Drug Des Devel Ther. 2009 Feb 6;2:221-31.
The postulated transition of Bis-Maltolato-OxoVanadium(IV) (BMOV) from its inactive trans- into its cis-aquo-BMOV isomeric form in solution was simulated by means of computational molecular modeling. The rotational barrier was calculated with DFT - B3LYP under a stepwise optimization protocol with STO-3G, 3-21G, 3-21G*, and 6-31G ab initio basis sets. Our computed results are consistent with reports on the putative molecular mechanism of BMOV triggering the insulin-like cellular response (insulin mimetic) as a potent inhibitor of the protein tyrosine phosphatase-1B (PTP-1B). Initially, trans-BMOV is present in its solid dosage form but in aqueous solution, and during oral administration, it is readily converted into a mixture of "open-type" and "closed-type" complexes of cis-aquo-BMOV under equilibrium conditions. However, in the same measure as the "closed-type" complex binds to the cytosolic PTP-1B, it disappears from solution, and the equilibrium shifts towards the "closed-type" species. In full accordance, the computed binding mode of cis-BMOV is energetically favored over sterically hindered trans-BMOV. In view of our earlier report on prodrug hypothesis of vanadium organic compounds the present results suggest that cis-BMOV is the bioactive species.
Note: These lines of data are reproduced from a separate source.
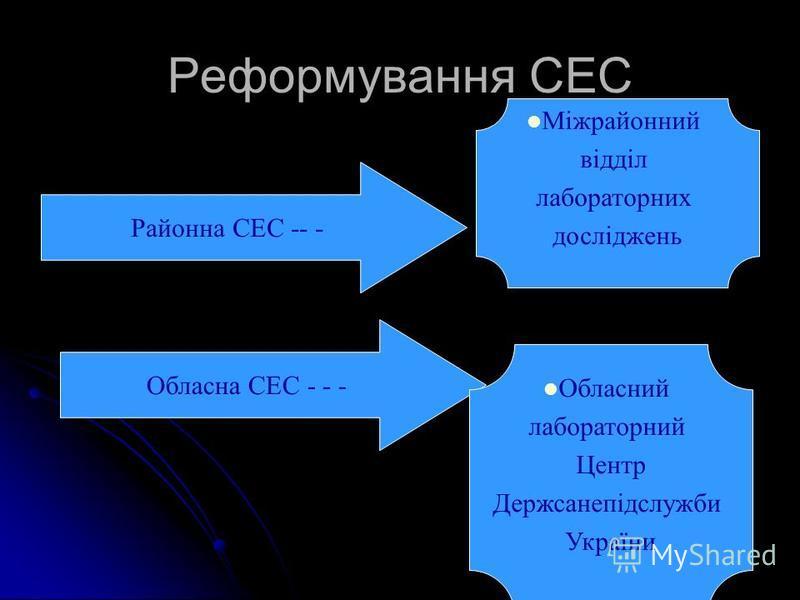 Реформування СЕС Обласна СЕС - - - Обласний лабораторний Центр Держсанепідслужби України Районна СЕС -- - Міжрайонний відділ лабораторних досліджень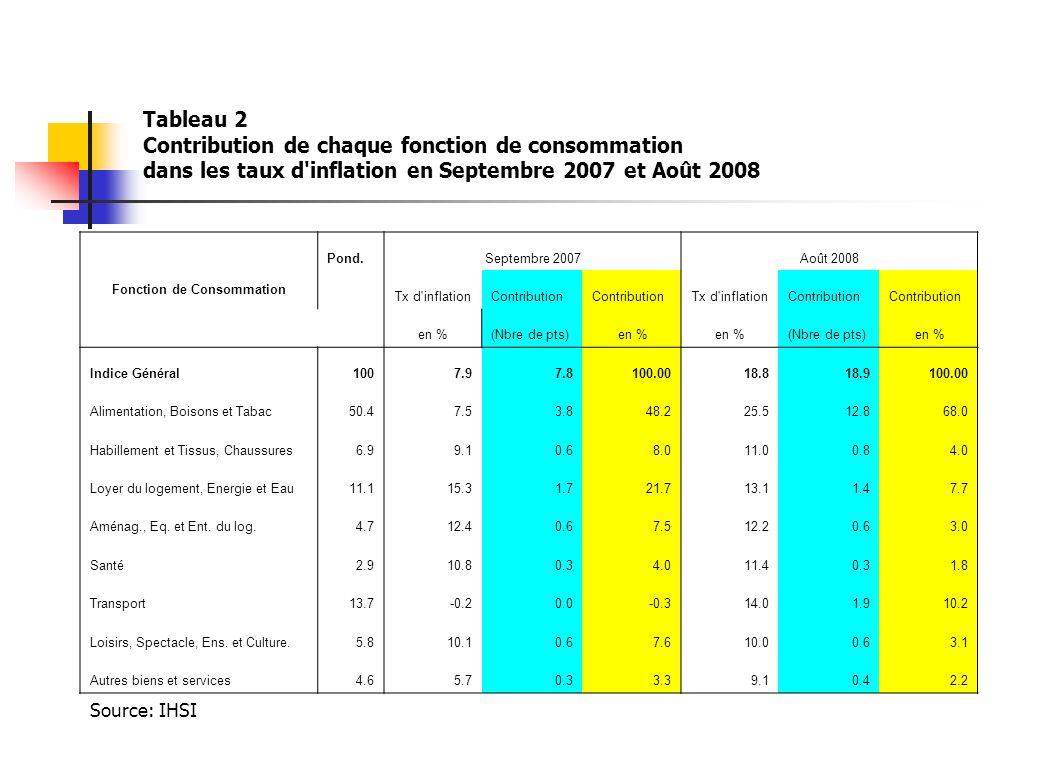 Tableau 2 Contribution de chaque fonction de consommation dans les taux d'inflation en Septembre 2007 et Août 2008 Fonction de Consommation Pond.Septe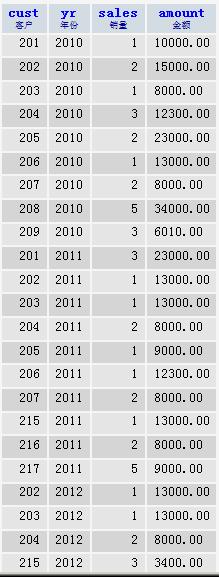 每个客户cust在每个年份yr上的统计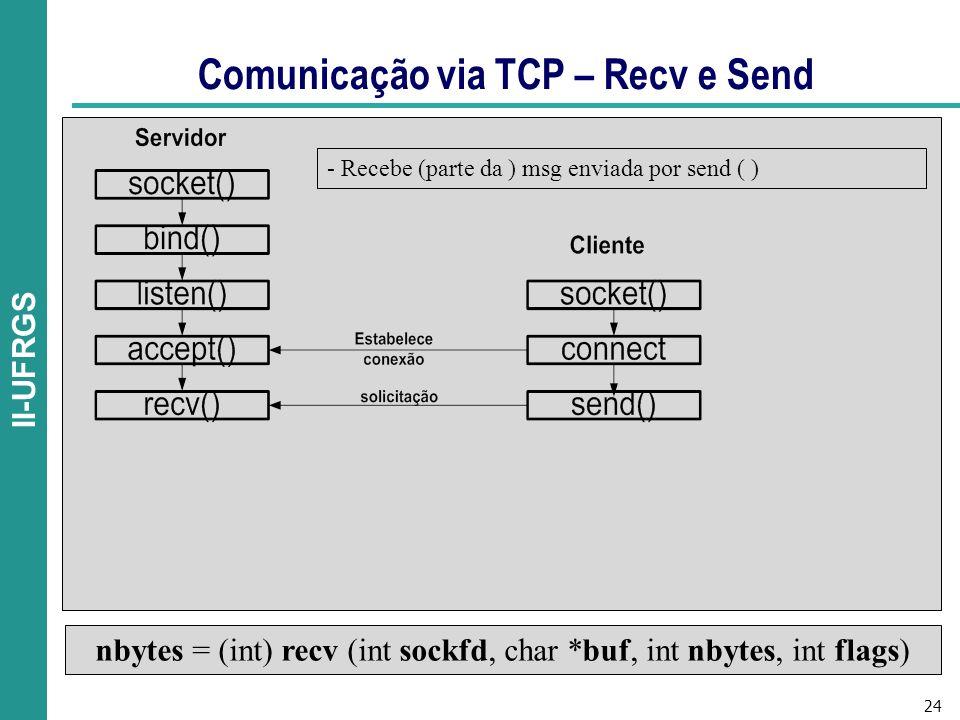 Comunicação via TCP – Recv e Send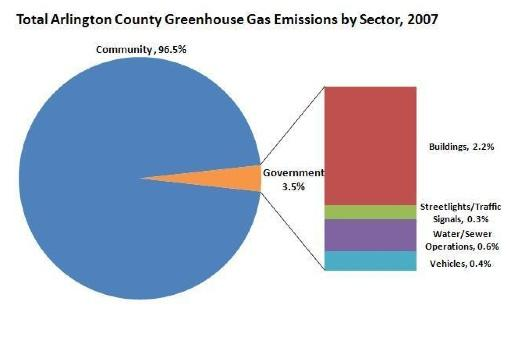Arlington County greenhouse gas emissions in 2007.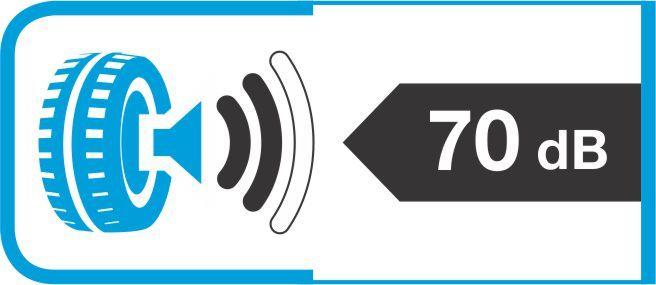 Hrup 70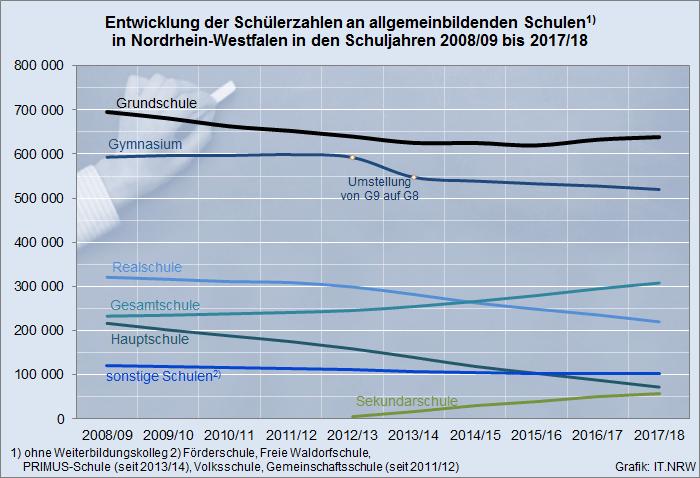 NRW_Schülerzahlen51_18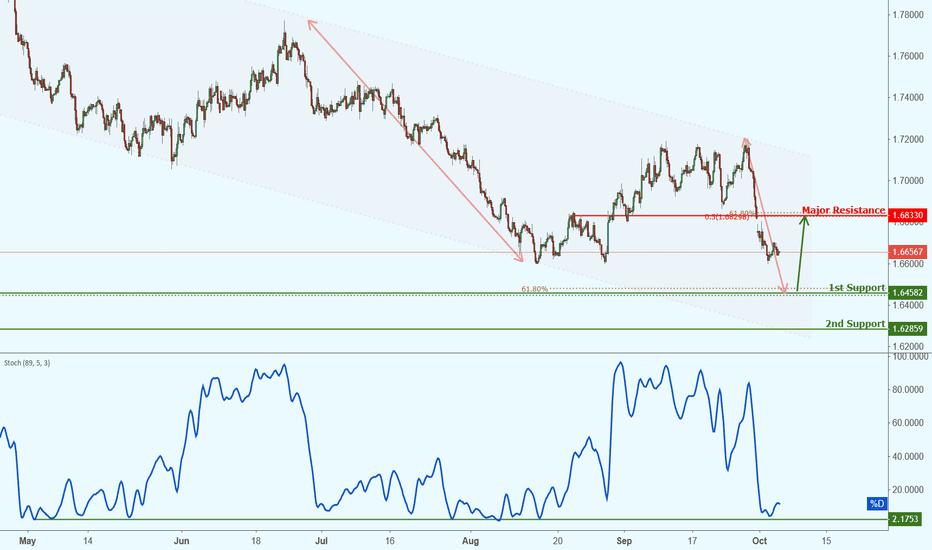 GBPCAD: GBPCAD approaching support, potential bounce!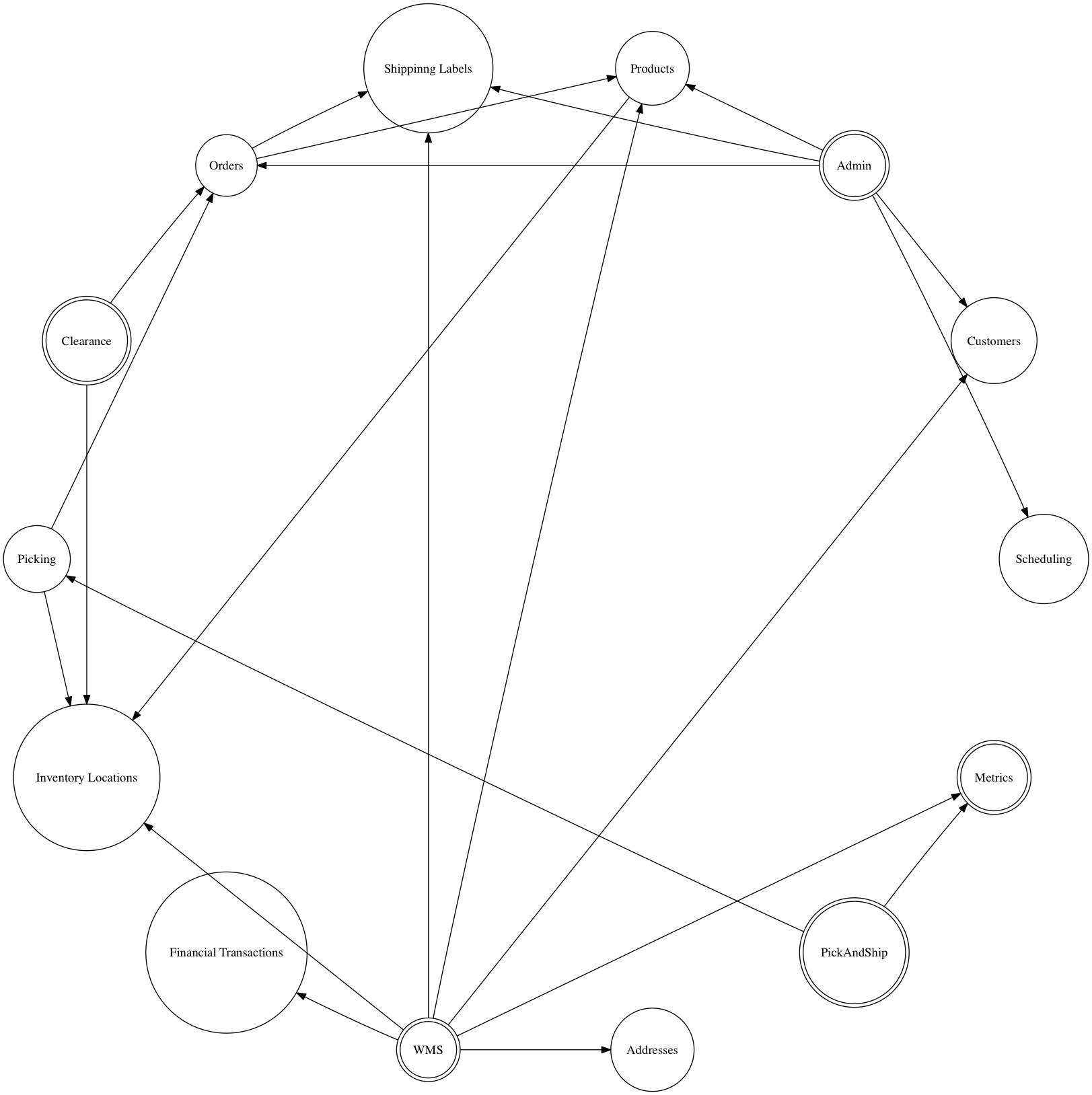 Learn Graphviz And Up Your Diagramming Game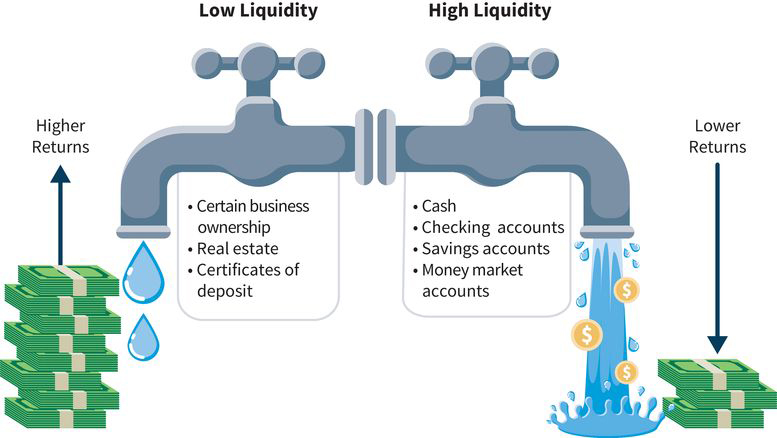 an abstract illustration of two water faucets: on the left, low liquidity or low water flow yields higher returns in the form of certain business ownership, real estate, and certificates of deposit; on the right, high liquidity or high water flow yields lower returns in the form of cash, checking accounts, savings accounts, and money market accounts
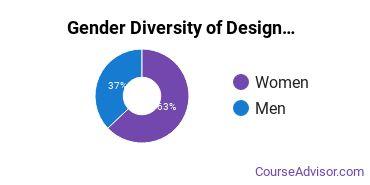 Sessions College Gender Breakdown of Design & Applied Arts Associate's Degree Grads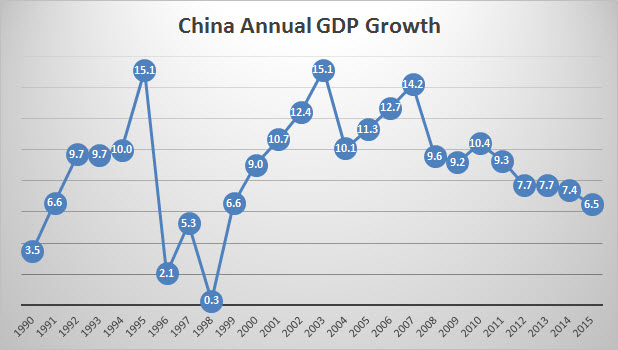 China Annual GDP Growth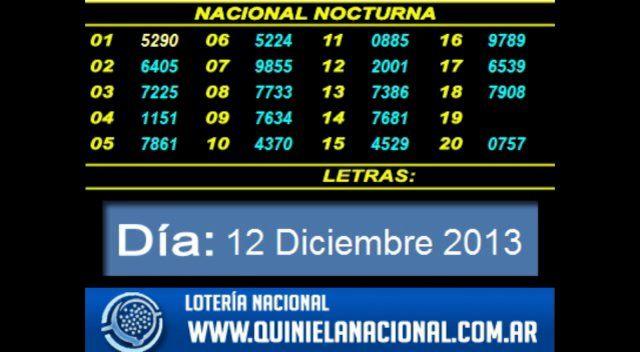 Loteria Nacional - La Quiniela Nacional Nocturna Jueves 12 de Diciembre 2013. Fuente: www.quinielanacional.com.ar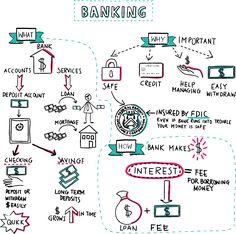 Banking illustrated ~ Napkin Finance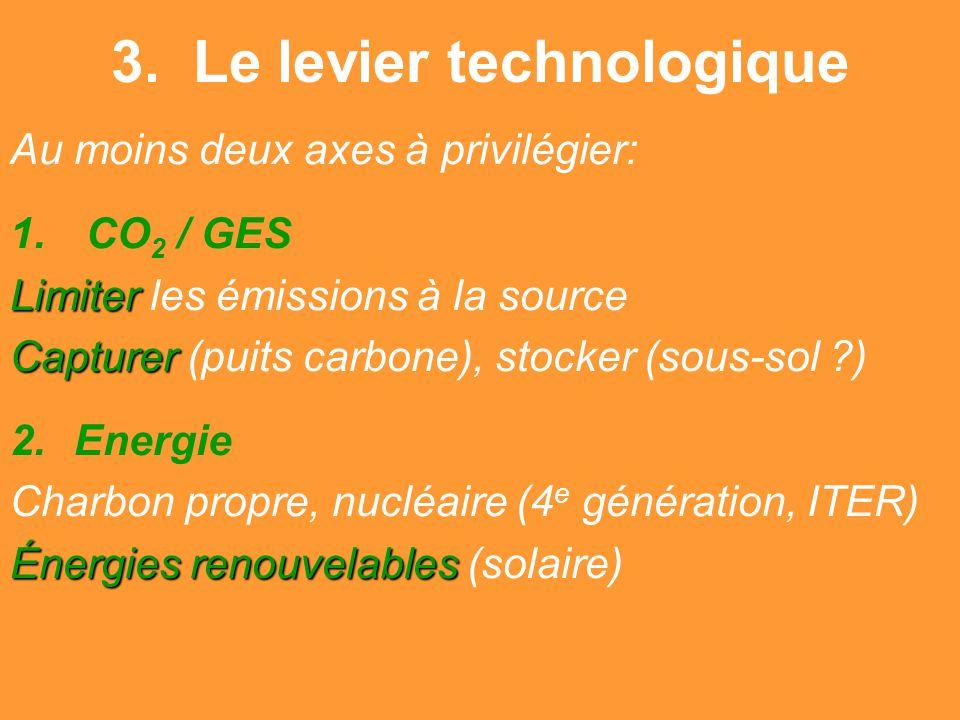 3. Le levier technologique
通过计算分子模拟,对双麦芽酚氧钒(IV)(BMOV)在溶液中从无活性的反式转变为顺式水合BMOV异构体形式的假设转变进行了模拟。在使用STO-3G、3-21G、3-21G*和6-31G从头算基组的逐步优化协议下,用DFT - B3LYP计算了旋转势垒。我们的计算结果与关于BMOV作为蛋白酪氨酸磷酸酶-1B(PTP-1B)的有效抑制剂引发胰岛素样细胞反应(胰岛素模拟)的假定分子机制的报道一致。最初,反式BMOV以其固体剂型存在,但在水溶液中,并且在口服给药期间,在平衡条件下它很容易转化为顺式水合BMOV的“开放型”和“封闭型”复合物的混合物。然而,与“封闭型”复合物与胞质PTP-1B结合的程度相同,它从溶液中消失,并且平衡向“封闭型”物种移动。完全一致的是,计算出的顺式BMOV的结合模式在能量上比空间位阻较大的反式BMOV更有利。鉴于我们早期关于钒有机化合物前药假说的报告,目前的结果表明顺式BMOV是生物活性物种。